The Revolution Will Not Be Tropeable
nekomoon14 from Oakland, CA Since: Oct, 2010
#23: Jan 21st 2014 at 5:22:24 PM

When I was first starting out as a writer I literally sat down and rewrote Harry Potter and the Sorcerer's Stone starring "Old Nigel". It wasn't even fanfic - I thought I was being "original". Suffice it to say, I quickly learned to be a better writer than that.

Also, a lot of the crap I wrote in high school was hypersexed drivel with very little in the way of plot.

Level 3 Social Justice Necromancer. Chaotic Good.
nekomoon14 from Oakland, CA Since: Oct, 2010
#24: Jan 21st 2014 at 5:25:17 PM

[up]That's not fanfic - that's straightup awesome[lol] - as a matter of fact that could be a really great manga/anime series (but I have to admit I had a steampunk flash rather than sandalpunk one).

Level 3 Social Justice Necromancer. Chaotic Good.
ZILtoid1991 Since: Jan, 2013
#25: Jan 22nd 2014 at 1:52:16 PM

First I started to write a sci-fi novel, with no understanding how a book is built up. All the characters were some kind of Mary Sue (with the protagonist taking it Up To Eleven), at least I made sure there's no plot hole in the story.
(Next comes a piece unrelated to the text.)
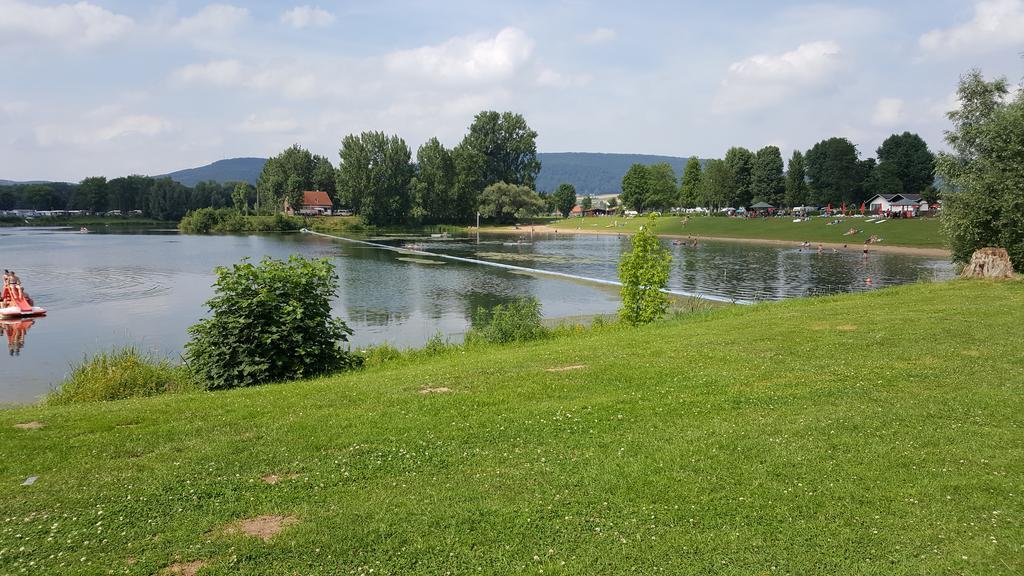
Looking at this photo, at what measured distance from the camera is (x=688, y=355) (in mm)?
14414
After a very-very long silence I wrote a sci-fi short story for a following up novel-series. Which never happened as the short story sucked, and were a total ClichéStorm.

But I think I had some horrible poems before. And one comic which still wasn't as bad as Sonichu, but the art were similar (the horrible art education in Hungary showed it's effects, I had to basically relearn everything).

Hopefully nothing of these remained to the present.